KCI Klaim Penumpang KRL Melonjak sejak Terintegrasi dengan LRT Jabodebek
·waktu baca 2 menit

PT Kereta Commuter Indonesia (KCI) membeberkan adanya peningkatan penumpang Kereta Rel Listrik (KRL) Jabodetabek, usai terhubung dengan moda transportasi kereta Lintas Rel Terpadu (LRT) Jabodebek.
Vice President Corporate Secretary KAI Commuter Line, Anne Purba menyebutkan dengan adanya konektivitas LRT Jabodebek, jumlah penumpang KRL Jabodetabek naik hingga 35 persen.
“Dengan adanya LRT jumlah penumpang KRL terbukti begitu aktif. Ini sesuai dengan prediksi kami (LRT) meningkatkan penumpang KRL,” ujar Anne dalam konferensi pers di Kantor KCI Jakarta, pada Senin (6/11).

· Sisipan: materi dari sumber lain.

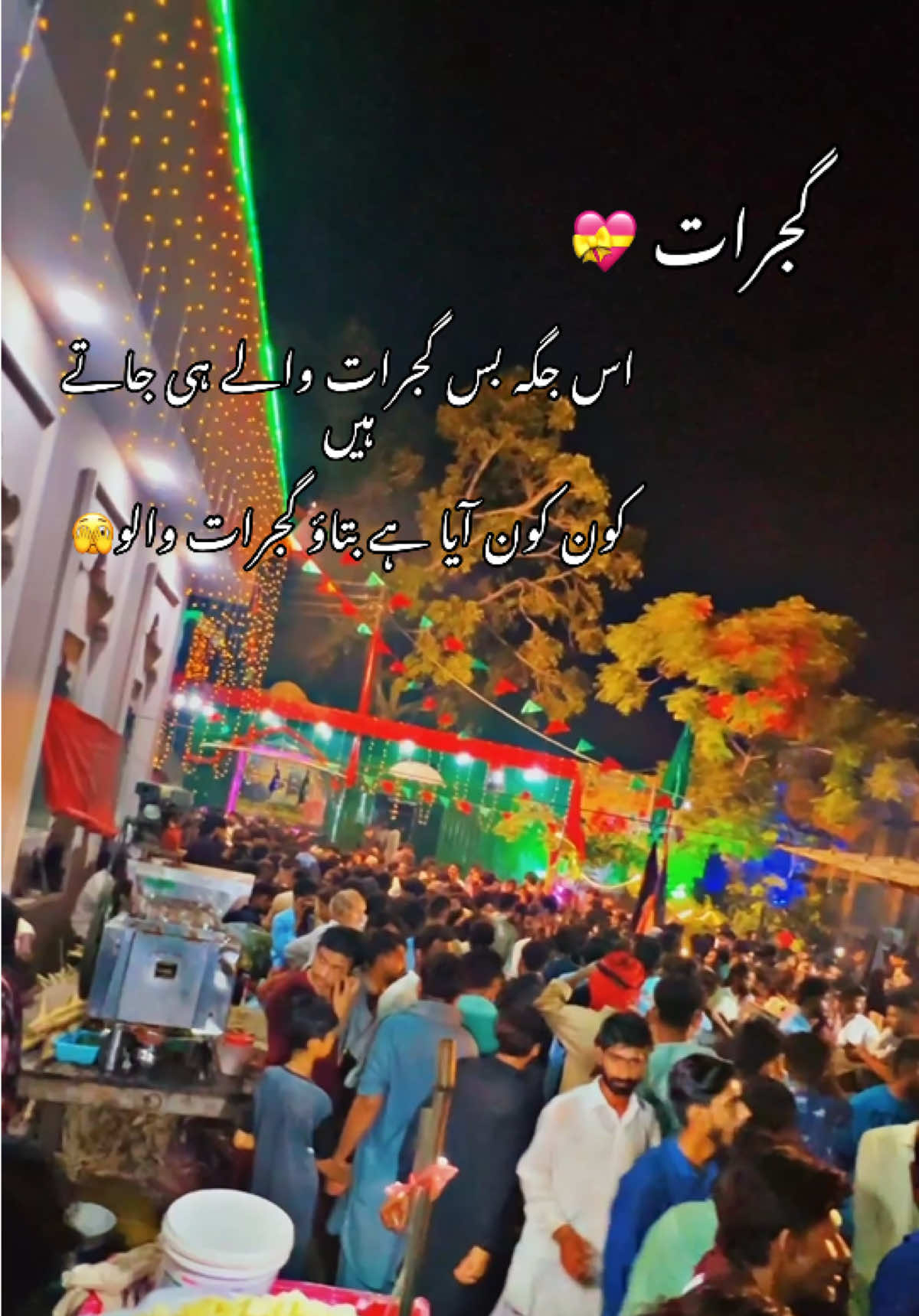 @YOUR GUJRAT💝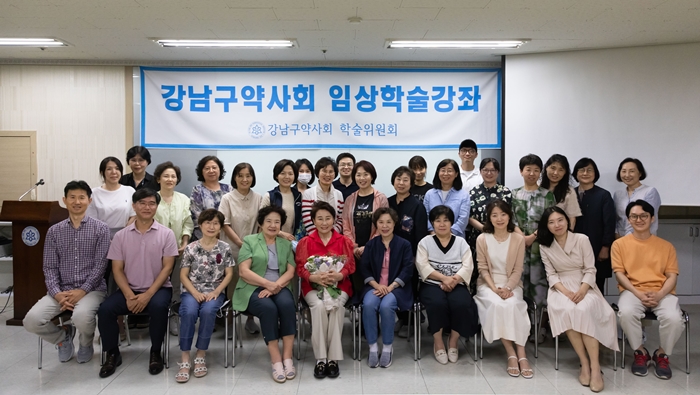 강남구약, 김남주 박사 한약제제 3주 강의 호평 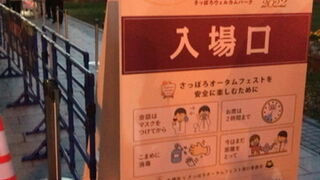 雰囲気は良かった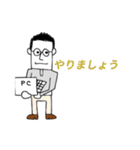 ポジティブなサラリーマン（個別スタンプ：25）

Kenaikan penumpang sebesar 35 persen tersebut, disebutkan Anne terjadi di Stasiun Sudirman yang terhubung dengan Stasiun LRT Sudirman.
"Di Stasiun Sudirman sendiri itu mengalami kenaikan 30 persen hingga 35 persen itu konektivitas antara LRT sampai Sudirman yang biasanya cuma 24.000 (penumpang) per hari itu lebih dari 30.000 (penumpang). Bahkan di jam-jam sibuk kita lihat rata-rata naik 35 persen," imbuh Anne.

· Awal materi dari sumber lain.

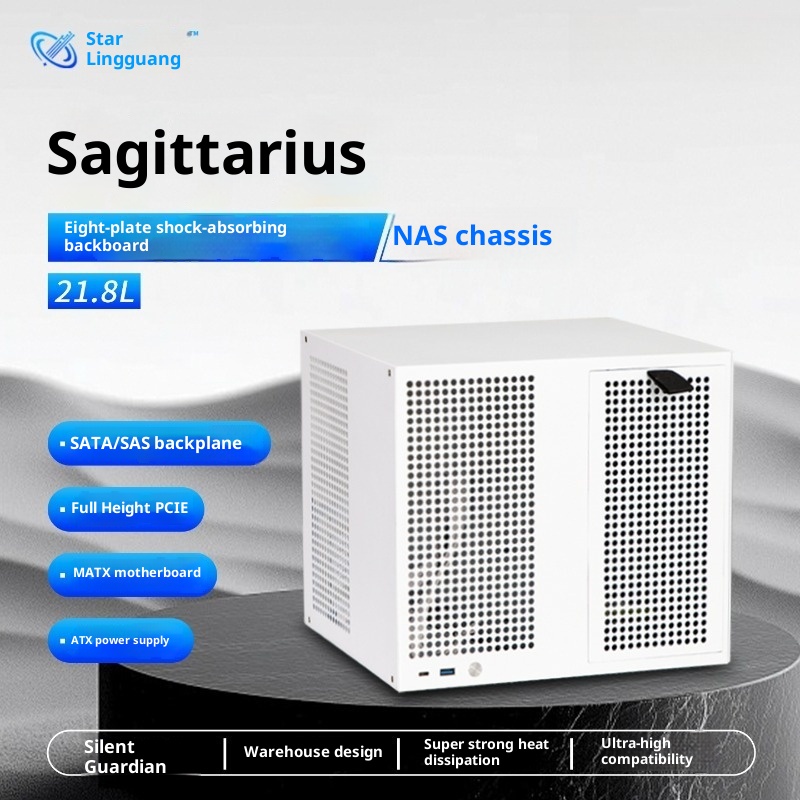 8Bay NAS Chassis MATX Case Sag - Retro Gaming Cabinet recensione e prezzo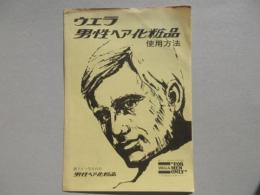 〈パンフ〉ヘヤ化粧品の世界のマーク・ウエラ『ウエラ男性ヘア化粧品使用方法』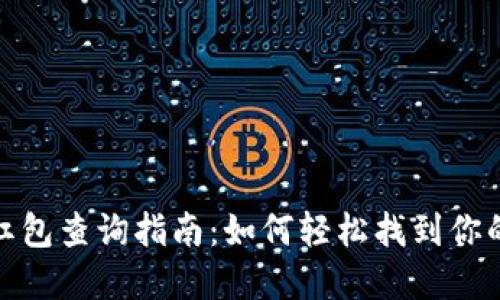 数字钱包红包查询指南：如何轻松找到你的红包信息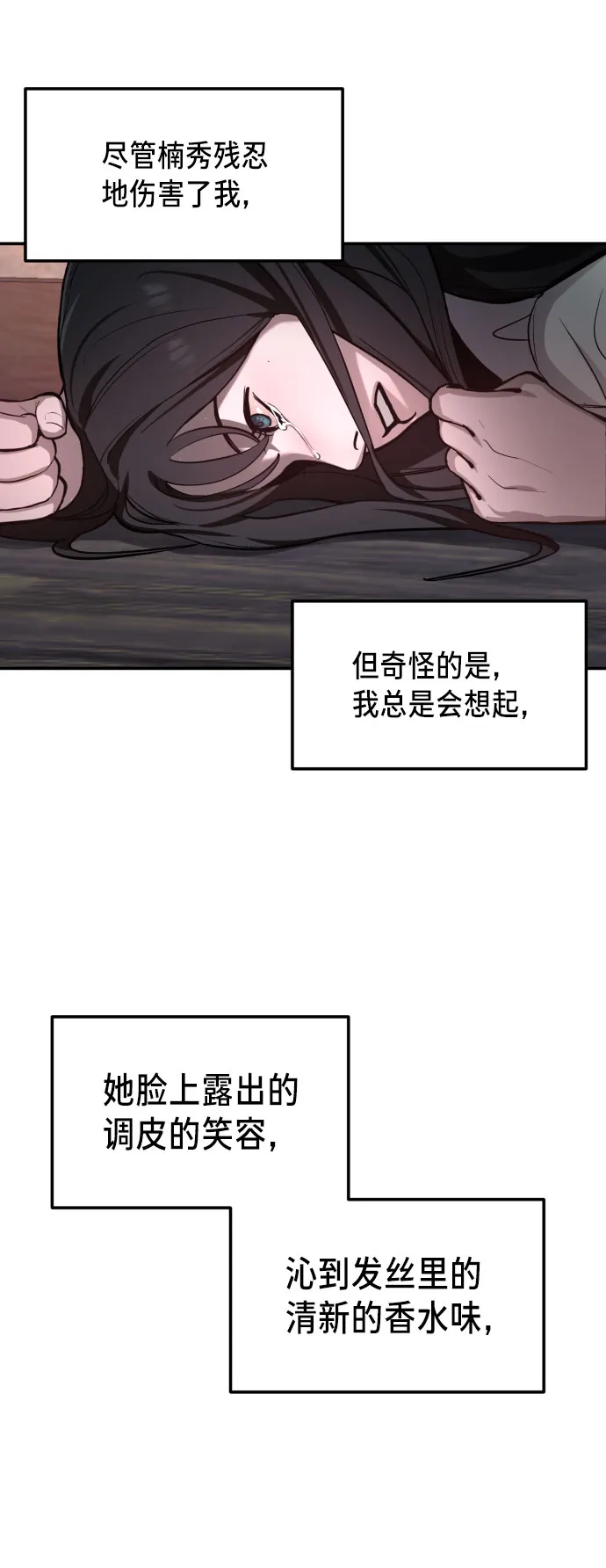 如出一辙的女儿免费漫画,第17话5图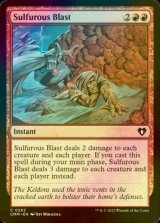 [FOIL] Sulfurous Blast 【ENG】 [CMM-Red-C]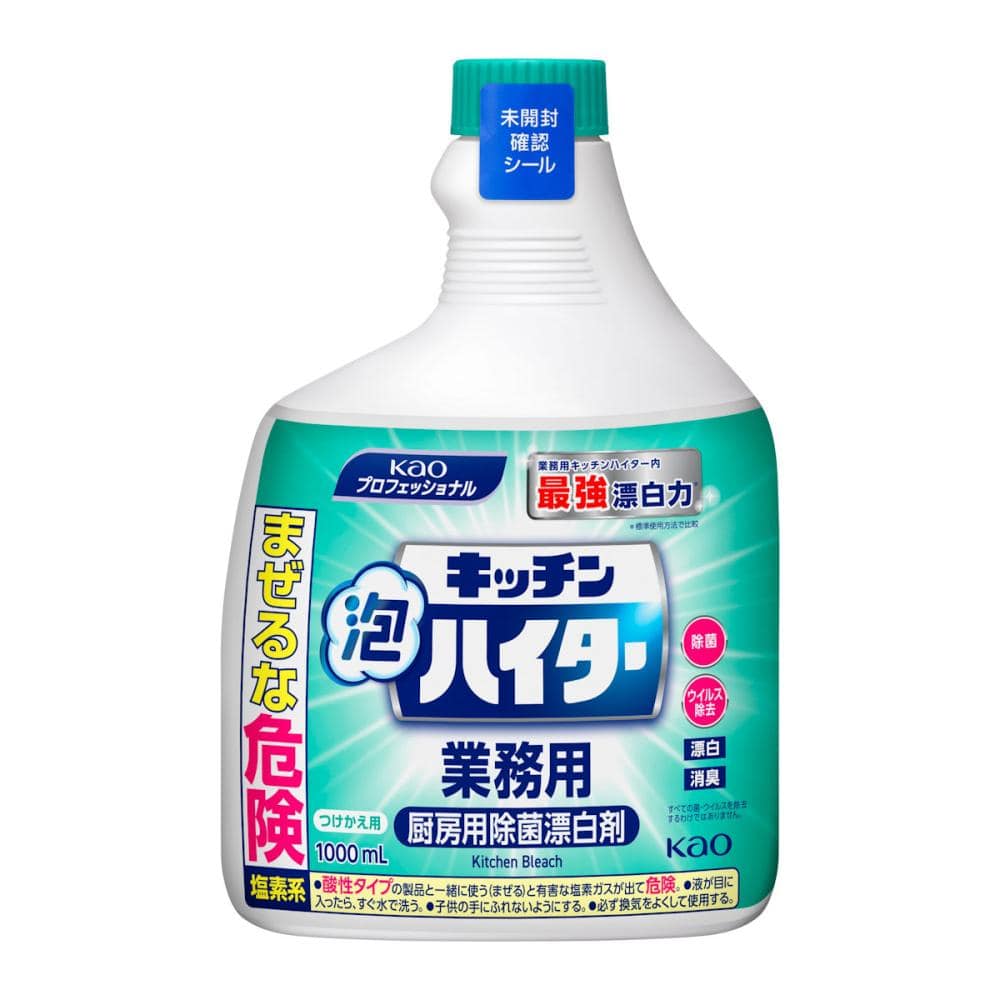 花王　キッチン泡ハイター　業務用　付け替え用　１０００ｍＬ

Selain Stasiun Sudirman, stasiun KRL lain yang terhubung dengan moda LRT adalah Stasiun Cawang.
Anne bilang, stasiun KRL yang terhubung dengan stasiun LRT Cikoko ini mengalami kenaikan antara 12 hingga 15 persen. Meskipun, Anne tidak membuka berapa jumlah penumpang yang memadati stasiun ini.

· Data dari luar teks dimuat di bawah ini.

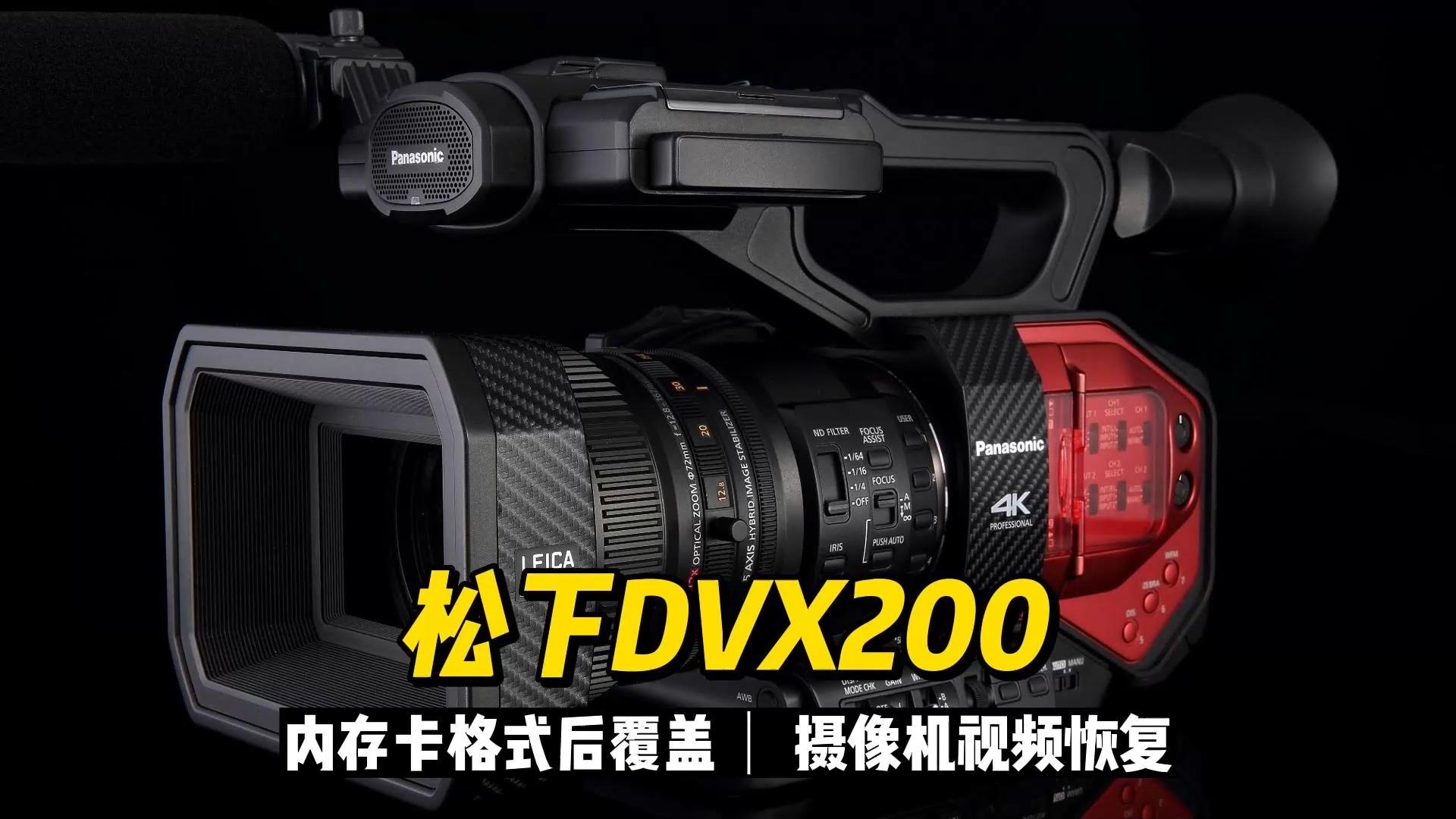 松下p2卡误操作 在摄像机里格式化了然后又录了10分钟的 问 能否恢复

Anne menyebut, selain terintegrasi dengan LRT, menurutnya penumpang juga dimudahkan dengan peningkatan kecepatan di lintasan KRL. Hal ini dilakukan demi mengurangi waktu tunggu dan waktu antar sarana atau headway.
KRL rute Bekasi misalnya, mulanya berkecepatan 70 km per jam, kini dinaikkan menjadi 90 km per jam. Kemudian di area lintas KRL Batu Ceper juga dinaikkan menjadi 80 km per jam.
"Nah kenapa kita ingin mempercepat? Pasti waktu tunggunya yang kita fokuskan yang lebih kecil. Kemudian hide away atau jarak kedatangan antar kereta harus lebih kecil," tutup Anne.